▶ Provided data
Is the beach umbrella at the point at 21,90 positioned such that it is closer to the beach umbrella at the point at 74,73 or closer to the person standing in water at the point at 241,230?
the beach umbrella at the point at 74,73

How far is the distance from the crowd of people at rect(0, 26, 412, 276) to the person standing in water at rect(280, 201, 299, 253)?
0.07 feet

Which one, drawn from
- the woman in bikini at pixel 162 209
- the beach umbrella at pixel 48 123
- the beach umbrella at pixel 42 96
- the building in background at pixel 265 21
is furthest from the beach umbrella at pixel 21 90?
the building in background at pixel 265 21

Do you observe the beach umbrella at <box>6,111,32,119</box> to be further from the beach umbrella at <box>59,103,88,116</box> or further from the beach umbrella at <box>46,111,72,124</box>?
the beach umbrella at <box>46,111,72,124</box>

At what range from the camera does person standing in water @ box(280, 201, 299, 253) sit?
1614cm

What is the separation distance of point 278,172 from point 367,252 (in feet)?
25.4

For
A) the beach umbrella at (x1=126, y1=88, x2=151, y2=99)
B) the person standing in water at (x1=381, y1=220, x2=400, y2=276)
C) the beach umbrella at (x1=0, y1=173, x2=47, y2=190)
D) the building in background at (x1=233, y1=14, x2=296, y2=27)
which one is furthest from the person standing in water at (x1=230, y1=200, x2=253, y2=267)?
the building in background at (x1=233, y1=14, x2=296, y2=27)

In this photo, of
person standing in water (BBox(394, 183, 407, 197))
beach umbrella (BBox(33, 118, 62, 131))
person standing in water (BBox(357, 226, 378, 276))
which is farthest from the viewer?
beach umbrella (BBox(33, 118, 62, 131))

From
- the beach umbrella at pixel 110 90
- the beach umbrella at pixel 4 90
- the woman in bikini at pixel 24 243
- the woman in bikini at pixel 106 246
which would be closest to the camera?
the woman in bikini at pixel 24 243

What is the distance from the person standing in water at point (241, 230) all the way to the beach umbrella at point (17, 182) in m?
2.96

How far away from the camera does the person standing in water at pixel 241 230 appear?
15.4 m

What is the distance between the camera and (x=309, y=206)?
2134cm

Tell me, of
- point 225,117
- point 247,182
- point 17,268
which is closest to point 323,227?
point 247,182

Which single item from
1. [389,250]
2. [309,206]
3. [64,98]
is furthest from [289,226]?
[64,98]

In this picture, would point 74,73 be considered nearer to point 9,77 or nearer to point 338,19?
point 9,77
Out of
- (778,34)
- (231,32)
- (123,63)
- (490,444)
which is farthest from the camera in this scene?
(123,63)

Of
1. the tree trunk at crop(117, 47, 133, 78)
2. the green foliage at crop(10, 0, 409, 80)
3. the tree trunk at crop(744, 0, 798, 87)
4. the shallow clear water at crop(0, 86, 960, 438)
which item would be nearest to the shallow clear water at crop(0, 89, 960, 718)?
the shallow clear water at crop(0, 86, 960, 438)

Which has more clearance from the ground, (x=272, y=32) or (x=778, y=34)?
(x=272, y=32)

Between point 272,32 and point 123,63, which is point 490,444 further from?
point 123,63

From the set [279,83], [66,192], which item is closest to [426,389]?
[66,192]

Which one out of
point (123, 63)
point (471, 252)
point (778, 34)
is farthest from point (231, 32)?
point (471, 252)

▶ Task description
Pull out every line of the material above and reproduce it word for word, changing nothing.

▶ Result of the exercise
Is the beach umbrella at the point at 21,90 positioned such that it is closer to the beach umbrella at the point at 74,73 or closer to the person standing in water at the point at 241,230?
the beach umbrella at the point at 74,73

How far is the distance from the crowd of people at rect(0, 26, 412, 276) to the person standing in water at rect(280, 201, 299, 253)?
0.07 feet

Which one, drawn from
- the woman in bikini at pixel 162 209
- the beach umbrella at pixel 48 123
- the beach umbrella at pixel 42 96
- the building in background at pixel 265 21
is furthest from the beach umbrella at pixel 21 90?
the building in background at pixel 265 21

Do you observe the beach umbrella at <box>6,111,32,119</box> to be further from the beach umbrella at <box>59,103,88,116</box> or further from the beach umbrella at <box>46,111,72,124</box>?
the beach umbrella at <box>46,111,72,124</box>

At what range from the camera does person standing in water @ box(280, 201, 299, 253) sit?
1614cm

What is the separation distance of point 278,172 from point 367,252 (in feet)?
25.4

For
A) the beach umbrella at (x1=126, y1=88, x2=151, y2=99)
B) the person standing in water at (x1=381, y1=220, x2=400, y2=276)
C) the beach umbrella at (x1=0, y1=173, x2=47, y2=190)
D) the building in background at (x1=233, y1=14, x2=296, y2=27)
which one is furthest from the person standing in water at (x1=230, y1=200, x2=253, y2=267)?
the building in background at (x1=233, y1=14, x2=296, y2=27)

In this photo, of
person standing in water (BBox(394, 183, 407, 197))
beach umbrella (BBox(33, 118, 62, 131))
person standing in water (BBox(357, 226, 378, 276))
which is farthest from the viewer?
beach umbrella (BBox(33, 118, 62, 131))

From
- the beach umbrella at pixel 110 90
- the beach umbrella at pixel 4 90
- the woman in bikini at pixel 24 243
- the woman in bikini at pixel 106 246
which would be closest to the camera?
the woman in bikini at pixel 24 243

What is the distance from the person standing in water at point (241, 230) all the way to the beach umbrella at point (17, 182) in m?
2.96

How far away from the camera does the person standing in water at pixel 241 230 appear?
15.4 m

What is the distance between the camera and (x=309, y=206)?
2134cm

Tell me, of
- point 225,117
- point 247,182
- point 17,268
which is closest to point 323,227?
point 247,182

Which single item from
1. [389,250]
2. [309,206]
3. [64,98]
is furthest from [289,226]?
[64,98]

In this picture, would point 74,73 be considered nearer to point 9,77 or nearer to point 338,19?
point 9,77
Out of
- (778,34)
- (231,32)
- (123,63)
- (490,444)
which is farthest from the camera in this scene?
(123,63)

Of
1. the tree trunk at crop(117, 47, 133, 78)
2. the green foliage at crop(10, 0, 409, 80)
3. the tree trunk at crop(744, 0, 798, 87)
4. the shallow clear water at crop(0, 86, 960, 438)
which item would be nearest to the shallow clear water at crop(0, 89, 960, 718)?
the shallow clear water at crop(0, 86, 960, 438)

Which has more clearance from the ground, (x=272, y=32) or (x=778, y=34)?
(x=272, y=32)

Between point 272,32 and point 123,63, which is point 490,444 further from?
point 123,63

From the set [279,83], [66,192], which item is closest to [426,389]?
[66,192]

Which one out of
point (123, 63)
point (471, 252)
point (778, 34)
is farthest from point (231, 32)?
point (471, 252)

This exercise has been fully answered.